From Cornell’s “Ask a Scientist” blog:
Seedless watermelons cannot reproduce on their own, so plant breeders use genetic tricks to produce them. The first seedless watermelon was invented over fifty years ago.

Normally, watermelons are “diploid.” This means they have two sets of 11 chromosomes, the structures that contain an organism’s genetic material. They get one set of chromosomes from each parent, for a total of 22.
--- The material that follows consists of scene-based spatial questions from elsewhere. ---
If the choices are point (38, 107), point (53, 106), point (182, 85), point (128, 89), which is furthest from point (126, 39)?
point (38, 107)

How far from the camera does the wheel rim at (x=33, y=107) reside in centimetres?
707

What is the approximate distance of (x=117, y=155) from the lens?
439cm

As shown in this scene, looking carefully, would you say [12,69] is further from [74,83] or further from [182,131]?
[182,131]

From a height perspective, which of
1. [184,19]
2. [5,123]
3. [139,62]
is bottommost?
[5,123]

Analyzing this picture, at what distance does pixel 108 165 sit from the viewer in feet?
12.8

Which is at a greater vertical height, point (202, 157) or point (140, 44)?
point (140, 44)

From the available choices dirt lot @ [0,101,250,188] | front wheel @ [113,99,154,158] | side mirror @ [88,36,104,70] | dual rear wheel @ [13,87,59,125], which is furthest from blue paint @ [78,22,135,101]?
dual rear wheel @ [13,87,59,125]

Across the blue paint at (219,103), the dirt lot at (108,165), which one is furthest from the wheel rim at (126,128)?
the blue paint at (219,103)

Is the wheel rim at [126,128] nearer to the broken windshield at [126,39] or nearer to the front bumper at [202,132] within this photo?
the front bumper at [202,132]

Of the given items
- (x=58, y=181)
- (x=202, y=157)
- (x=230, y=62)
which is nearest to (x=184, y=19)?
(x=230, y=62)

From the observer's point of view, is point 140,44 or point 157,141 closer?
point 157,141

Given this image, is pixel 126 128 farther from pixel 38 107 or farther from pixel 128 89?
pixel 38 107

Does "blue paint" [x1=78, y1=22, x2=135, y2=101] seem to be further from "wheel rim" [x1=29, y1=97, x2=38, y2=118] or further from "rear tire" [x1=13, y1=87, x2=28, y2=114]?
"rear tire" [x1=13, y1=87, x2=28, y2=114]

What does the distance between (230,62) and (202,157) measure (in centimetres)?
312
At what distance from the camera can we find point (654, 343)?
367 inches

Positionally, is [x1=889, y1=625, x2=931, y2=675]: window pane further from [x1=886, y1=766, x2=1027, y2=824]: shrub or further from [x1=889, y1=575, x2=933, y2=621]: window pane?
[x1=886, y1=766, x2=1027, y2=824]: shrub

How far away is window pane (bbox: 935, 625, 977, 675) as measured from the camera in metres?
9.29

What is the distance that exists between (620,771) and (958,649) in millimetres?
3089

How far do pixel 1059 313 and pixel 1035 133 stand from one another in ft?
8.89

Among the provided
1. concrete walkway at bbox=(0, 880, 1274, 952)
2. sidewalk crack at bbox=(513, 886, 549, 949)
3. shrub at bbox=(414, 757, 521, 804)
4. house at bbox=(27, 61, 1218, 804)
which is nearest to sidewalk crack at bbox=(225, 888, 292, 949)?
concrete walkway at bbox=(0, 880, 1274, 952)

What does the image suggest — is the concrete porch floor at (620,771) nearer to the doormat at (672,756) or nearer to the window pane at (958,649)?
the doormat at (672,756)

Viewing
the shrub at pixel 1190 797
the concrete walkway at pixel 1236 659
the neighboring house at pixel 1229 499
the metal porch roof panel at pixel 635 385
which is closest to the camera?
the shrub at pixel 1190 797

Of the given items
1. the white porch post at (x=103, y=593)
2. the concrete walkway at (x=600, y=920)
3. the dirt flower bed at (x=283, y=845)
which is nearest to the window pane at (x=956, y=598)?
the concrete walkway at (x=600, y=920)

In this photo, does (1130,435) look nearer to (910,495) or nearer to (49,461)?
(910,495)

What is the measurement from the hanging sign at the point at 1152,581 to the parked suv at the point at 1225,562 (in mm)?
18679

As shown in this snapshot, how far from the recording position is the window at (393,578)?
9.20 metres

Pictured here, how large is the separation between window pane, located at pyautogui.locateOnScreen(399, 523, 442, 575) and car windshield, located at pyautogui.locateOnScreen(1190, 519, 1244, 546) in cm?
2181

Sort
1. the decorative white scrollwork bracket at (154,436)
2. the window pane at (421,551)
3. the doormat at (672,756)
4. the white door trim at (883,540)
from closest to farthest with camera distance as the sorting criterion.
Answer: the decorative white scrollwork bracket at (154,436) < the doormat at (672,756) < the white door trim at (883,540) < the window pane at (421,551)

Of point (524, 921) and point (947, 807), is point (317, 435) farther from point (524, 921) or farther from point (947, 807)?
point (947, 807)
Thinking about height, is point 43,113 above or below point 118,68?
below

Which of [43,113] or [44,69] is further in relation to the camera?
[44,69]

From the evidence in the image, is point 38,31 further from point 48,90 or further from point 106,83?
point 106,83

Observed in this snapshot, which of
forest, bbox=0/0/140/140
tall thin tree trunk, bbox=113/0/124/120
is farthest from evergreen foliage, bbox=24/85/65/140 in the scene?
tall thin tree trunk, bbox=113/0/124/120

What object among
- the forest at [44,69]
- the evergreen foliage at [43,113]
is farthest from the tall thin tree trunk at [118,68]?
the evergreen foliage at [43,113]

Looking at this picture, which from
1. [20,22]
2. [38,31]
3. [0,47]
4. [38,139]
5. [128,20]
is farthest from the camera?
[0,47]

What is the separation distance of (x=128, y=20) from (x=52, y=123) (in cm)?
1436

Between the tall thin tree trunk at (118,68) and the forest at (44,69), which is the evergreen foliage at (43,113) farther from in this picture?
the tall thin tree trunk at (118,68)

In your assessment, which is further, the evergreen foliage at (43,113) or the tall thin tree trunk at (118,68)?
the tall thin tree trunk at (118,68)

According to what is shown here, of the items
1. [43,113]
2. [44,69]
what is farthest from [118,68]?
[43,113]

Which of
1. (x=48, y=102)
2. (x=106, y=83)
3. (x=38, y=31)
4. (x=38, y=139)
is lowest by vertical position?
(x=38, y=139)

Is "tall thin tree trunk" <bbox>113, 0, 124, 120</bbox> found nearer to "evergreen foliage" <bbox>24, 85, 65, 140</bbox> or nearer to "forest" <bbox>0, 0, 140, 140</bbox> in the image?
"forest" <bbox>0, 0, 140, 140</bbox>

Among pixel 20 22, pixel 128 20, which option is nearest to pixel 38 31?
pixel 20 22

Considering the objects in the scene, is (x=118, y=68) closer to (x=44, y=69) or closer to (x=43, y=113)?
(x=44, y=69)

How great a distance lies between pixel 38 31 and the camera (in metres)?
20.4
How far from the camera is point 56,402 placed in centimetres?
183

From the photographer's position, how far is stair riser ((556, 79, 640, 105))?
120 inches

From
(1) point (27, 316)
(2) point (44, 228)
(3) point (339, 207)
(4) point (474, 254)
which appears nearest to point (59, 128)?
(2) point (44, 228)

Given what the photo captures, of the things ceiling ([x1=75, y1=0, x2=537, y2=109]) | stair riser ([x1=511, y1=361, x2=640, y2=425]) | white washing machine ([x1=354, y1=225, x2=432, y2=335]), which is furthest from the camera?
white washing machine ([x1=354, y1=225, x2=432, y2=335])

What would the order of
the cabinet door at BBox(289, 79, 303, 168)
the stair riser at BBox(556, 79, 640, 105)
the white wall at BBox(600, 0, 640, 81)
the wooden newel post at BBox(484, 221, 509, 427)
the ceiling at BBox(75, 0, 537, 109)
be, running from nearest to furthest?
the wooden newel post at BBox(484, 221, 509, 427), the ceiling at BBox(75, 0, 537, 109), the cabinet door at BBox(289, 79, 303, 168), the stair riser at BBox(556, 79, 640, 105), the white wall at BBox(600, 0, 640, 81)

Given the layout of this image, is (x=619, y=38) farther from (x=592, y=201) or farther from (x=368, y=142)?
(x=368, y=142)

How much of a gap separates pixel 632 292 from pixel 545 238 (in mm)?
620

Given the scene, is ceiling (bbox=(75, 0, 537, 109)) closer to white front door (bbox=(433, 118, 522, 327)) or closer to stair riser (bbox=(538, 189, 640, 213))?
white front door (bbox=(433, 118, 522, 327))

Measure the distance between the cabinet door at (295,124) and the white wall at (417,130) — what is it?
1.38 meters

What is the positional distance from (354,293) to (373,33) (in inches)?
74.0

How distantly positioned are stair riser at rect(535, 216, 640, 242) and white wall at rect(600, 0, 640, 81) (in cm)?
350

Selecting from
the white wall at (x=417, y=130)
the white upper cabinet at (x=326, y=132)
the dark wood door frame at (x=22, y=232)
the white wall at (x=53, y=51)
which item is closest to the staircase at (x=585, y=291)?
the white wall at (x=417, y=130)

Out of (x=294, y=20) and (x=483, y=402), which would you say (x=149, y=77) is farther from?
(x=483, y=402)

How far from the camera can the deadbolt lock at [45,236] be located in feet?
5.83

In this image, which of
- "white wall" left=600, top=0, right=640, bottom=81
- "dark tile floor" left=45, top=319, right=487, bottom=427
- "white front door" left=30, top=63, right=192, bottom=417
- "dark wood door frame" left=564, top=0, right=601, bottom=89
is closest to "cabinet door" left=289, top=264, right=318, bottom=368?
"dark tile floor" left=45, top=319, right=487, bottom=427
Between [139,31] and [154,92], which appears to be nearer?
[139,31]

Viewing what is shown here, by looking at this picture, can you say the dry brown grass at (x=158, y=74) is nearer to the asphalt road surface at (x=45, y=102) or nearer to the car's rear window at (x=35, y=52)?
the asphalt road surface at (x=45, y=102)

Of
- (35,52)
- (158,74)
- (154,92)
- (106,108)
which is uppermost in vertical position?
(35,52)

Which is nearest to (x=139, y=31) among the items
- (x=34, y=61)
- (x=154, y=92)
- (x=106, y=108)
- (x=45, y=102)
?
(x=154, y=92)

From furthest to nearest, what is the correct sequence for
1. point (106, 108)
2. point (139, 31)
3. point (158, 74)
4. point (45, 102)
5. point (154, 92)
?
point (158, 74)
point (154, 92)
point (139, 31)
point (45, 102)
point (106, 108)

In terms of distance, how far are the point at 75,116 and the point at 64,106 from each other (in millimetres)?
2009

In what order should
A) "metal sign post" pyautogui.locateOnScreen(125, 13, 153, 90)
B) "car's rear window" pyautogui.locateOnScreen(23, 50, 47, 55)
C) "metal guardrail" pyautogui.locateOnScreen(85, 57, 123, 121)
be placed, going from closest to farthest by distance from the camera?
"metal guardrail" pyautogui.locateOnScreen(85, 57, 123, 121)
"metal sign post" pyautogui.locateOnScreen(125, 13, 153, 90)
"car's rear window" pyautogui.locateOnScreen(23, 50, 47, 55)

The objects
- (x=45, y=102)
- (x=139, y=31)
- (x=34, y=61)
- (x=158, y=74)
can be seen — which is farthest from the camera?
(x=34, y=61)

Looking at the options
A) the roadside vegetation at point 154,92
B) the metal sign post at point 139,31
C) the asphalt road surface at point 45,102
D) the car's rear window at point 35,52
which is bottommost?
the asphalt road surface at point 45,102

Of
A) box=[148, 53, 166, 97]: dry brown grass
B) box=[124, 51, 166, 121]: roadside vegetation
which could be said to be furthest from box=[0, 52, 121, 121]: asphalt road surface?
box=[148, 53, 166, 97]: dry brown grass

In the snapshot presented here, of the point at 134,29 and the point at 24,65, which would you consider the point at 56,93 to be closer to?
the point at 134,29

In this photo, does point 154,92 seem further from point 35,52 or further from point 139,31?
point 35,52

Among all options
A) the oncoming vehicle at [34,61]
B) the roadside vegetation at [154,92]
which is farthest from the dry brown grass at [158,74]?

Producing a seedless watermelon involves three steps. First, a plant is treated with colchicine, a substance that allows chromosomes to duplicate, but prevents the copies from being distributed properly to dividing cells. As a result, a plant with four sets of chromosomes is created, a “tetraploid.”

In the second step, a tetraploid plant is crossed with a diploid to produce offspring that are triploid. That’s right, triploid, with three sets. They get half the number of chromosomes from each parent.

Finally, the triploid seeds are grown into plants. Although they must be germinated under very careful conditions, once the seeds grow into small plantlets, they grow just like normal watermelon plants. They can produce flowers and the female flowers can produce fruit, the watermelons.

However, triploids cannot reproduce sexually. The reason is that the cell divisions that produce pollen and egg cells are very particular; they require precise alignment of chromosome pairs in the middle of the cell, an impossible task with an odd number of copies. Since the triploids have three sets, this crucial process gets mixed up and the eggs inside the watermelon are never formed. Without eggs, the seeds do not grow.

So far so good, except that pollen is still needed to trigger the female flowers to make the watermelons. Since triploid plants cannot produce pollen, farmers grow diploid “pollenizer” plants near the triploids. The diploids produce the necessary pollen, bees carry it to the female triploid flowers, and the seedless watermelons grow. Actually, a few seeds develop partially, so you can find some white, empty seed coats in the red flesh.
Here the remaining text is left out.